Copland’s Fanfare fittingly preluded Joan Tower’s Fanfare for the Uncommon Woman No. 1 (1986; premièred 1987), which uses the same instrumentation and opens with an “original theme [that] resembles the first theme in the Copland. Tower dedicated it to “women who take risks and who are adventurous” and especially “the conductor Marin Alsop.” This first in a series of (now) six pieces by the same title centers the experiences of women and celebrates their rupturing of limiting societal conventions. Tower’s Fanfare builds more emphatically with a greater sense of propulsion, impelling us all with percussive force all into a more equal future. It was nice to see one female musician on stage for this performance.

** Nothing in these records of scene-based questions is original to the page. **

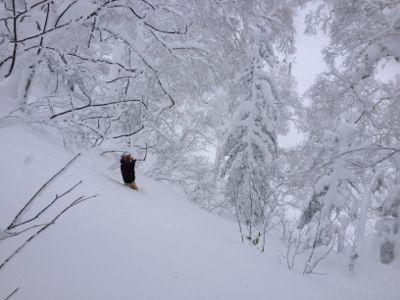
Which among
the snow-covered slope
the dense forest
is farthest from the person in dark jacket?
the snow-covered slope

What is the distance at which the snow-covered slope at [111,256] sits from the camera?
1989 millimetres

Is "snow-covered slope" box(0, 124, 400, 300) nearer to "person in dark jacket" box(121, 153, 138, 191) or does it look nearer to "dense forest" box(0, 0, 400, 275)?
"dense forest" box(0, 0, 400, 275)

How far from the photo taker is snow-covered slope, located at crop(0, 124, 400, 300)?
199cm

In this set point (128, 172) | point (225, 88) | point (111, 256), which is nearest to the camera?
point (111, 256)

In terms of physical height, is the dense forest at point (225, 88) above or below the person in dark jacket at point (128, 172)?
above

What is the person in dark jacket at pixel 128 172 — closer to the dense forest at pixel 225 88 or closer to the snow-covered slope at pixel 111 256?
the dense forest at pixel 225 88

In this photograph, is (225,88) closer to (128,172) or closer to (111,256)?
(128,172)

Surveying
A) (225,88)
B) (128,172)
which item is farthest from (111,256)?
(225,88)

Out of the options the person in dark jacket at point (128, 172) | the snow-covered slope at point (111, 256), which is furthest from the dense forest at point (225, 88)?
the snow-covered slope at point (111, 256)

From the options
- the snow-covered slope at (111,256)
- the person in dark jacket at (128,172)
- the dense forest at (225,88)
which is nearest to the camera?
the snow-covered slope at (111,256)

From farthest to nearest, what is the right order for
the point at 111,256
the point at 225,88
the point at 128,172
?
the point at 225,88 → the point at 128,172 → the point at 111,256

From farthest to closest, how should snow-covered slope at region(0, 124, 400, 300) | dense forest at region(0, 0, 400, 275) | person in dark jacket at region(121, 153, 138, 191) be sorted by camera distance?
person in dark jacket at region(121, 153, 138, 191) < dense forest at region(0, 0, 400, 275) < snow-covered slope at region(0, 124, 400, 300)

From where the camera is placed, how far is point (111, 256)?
2494 mm

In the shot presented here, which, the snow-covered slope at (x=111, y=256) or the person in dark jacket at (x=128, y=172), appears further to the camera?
the person in dark jacket at (x=128, y=172)
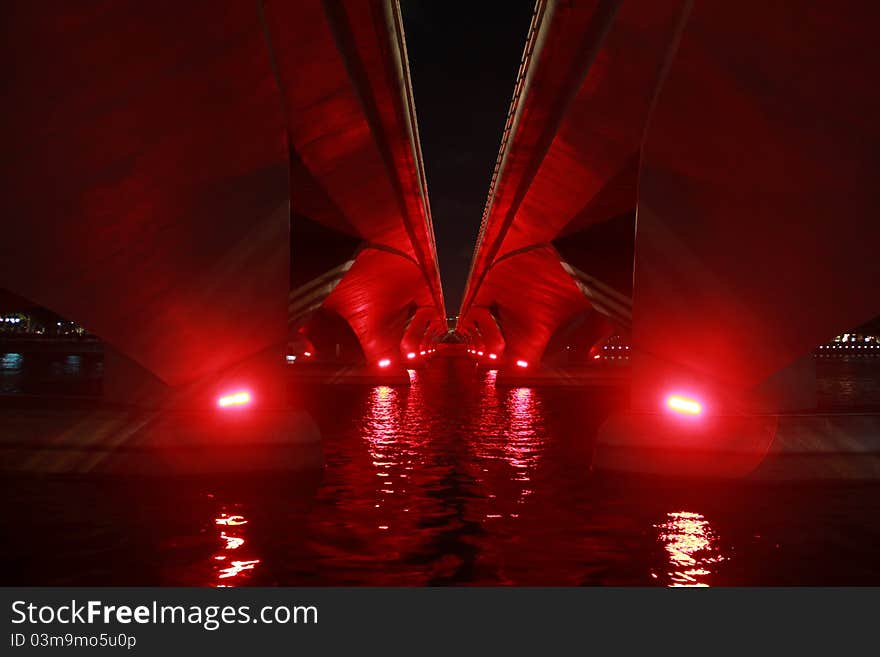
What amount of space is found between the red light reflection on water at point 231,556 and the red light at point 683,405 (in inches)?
338

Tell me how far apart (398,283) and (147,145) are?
124ft

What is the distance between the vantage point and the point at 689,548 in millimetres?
10633

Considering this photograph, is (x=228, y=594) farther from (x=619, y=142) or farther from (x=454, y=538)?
(x=619, y=142)

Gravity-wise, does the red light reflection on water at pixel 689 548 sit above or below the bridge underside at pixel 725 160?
below

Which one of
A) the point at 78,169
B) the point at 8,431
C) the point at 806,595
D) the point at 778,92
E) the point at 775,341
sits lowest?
the point at 806,595

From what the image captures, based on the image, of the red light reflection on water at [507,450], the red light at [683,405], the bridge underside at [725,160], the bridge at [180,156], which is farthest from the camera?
the red light at [683,405]

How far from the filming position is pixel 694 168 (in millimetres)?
15242

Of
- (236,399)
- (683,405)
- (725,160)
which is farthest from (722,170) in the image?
(236,399)

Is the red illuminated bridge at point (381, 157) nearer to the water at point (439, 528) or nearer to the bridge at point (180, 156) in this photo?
the bridge at point (180, 156)

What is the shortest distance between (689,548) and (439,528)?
3091mm

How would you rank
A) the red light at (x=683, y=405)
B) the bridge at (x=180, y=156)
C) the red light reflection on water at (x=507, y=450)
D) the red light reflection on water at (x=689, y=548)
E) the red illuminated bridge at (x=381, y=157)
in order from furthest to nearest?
the red light at (x=683, y=405), the red light reflection on water at (x=507, y=450), the red illuminated bridge at (x=381, y=157), the bridge at (x=180, y=156), the red light reflection on water at (x=689, y=548)

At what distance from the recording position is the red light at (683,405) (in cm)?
1683

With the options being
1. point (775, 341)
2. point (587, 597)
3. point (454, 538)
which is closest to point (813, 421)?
point (775, 341)

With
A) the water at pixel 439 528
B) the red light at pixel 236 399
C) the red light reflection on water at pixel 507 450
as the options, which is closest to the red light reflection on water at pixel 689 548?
the water at pixel 439 528
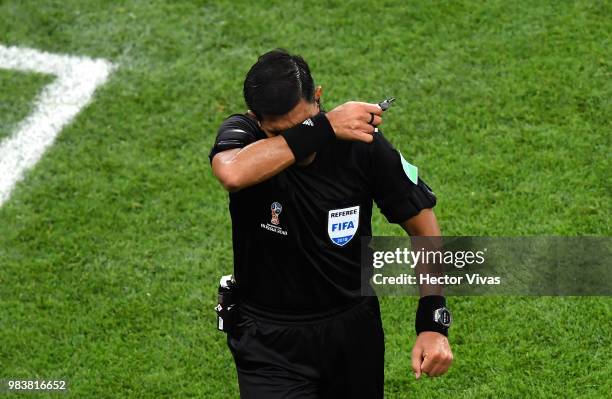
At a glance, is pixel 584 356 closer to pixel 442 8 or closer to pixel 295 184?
pixel 295 184

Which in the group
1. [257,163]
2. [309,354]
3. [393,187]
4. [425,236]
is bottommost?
[309,354]

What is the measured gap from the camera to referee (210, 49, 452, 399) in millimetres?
4492

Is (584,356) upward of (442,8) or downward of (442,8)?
downward

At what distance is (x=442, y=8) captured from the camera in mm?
9508

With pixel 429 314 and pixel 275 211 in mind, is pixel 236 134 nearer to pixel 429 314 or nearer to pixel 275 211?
pixel 275 211

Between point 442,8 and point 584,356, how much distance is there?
150 inches

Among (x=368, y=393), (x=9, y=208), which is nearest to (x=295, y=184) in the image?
(x=368, y=393)

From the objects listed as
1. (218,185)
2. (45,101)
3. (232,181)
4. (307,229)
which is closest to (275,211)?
(307,229)

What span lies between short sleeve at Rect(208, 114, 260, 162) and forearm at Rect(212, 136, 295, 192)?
15 cm

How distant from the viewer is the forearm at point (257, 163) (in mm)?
4434

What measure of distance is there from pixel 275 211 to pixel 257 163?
35cm

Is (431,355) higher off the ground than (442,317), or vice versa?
(442,317)

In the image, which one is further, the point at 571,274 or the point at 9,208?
the point at 9,208

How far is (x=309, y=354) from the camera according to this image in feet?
16.2
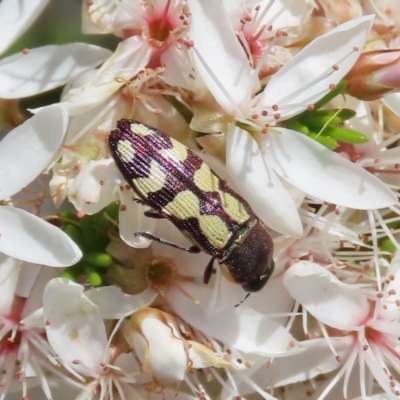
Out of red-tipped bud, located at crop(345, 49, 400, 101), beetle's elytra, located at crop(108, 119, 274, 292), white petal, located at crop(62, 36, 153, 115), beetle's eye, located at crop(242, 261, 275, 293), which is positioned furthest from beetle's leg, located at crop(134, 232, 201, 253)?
red-tipped bud, located at crop(345, 49, 400, 101)

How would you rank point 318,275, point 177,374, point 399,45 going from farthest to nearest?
point 399,45 < point 318,275 < point 177,374

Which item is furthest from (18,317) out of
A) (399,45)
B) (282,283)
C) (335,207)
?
(399,45)

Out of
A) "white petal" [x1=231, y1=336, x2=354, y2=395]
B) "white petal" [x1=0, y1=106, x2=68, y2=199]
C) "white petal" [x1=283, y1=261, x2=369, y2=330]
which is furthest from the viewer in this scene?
"white petal" [x1=231, y1=336, x2=354, y2=395]

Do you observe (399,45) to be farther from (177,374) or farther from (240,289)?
(177,374)

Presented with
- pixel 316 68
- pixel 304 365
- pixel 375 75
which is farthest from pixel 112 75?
pixel 304 365

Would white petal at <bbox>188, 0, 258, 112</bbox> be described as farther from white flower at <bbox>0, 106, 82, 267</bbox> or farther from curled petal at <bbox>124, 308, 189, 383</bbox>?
curled petal at <bbox>124, 308, 189, 383</bbox>

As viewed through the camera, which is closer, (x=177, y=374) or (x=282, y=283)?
Result: (x=177, y=374)

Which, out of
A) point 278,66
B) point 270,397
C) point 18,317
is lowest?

The string players of the BSO essayed Barber’s Adagio for Strings, op. 11 (1936). Although now associated with occasions of national mourning, Barber considered this music of sublime happiness, according to biographer Barbara B. Heyman, whose lecture included original source material. Now it is hard to hear in these lushly romantic notes, which begin in quiescence and build to more impassioned heights of emotional intensity, anything but an outpouring of elegiac grief. At the climactic moment before the fermata, the BSO valiantly tried to capture this ecstasy; marcato notes at the end preceded the fade into silence.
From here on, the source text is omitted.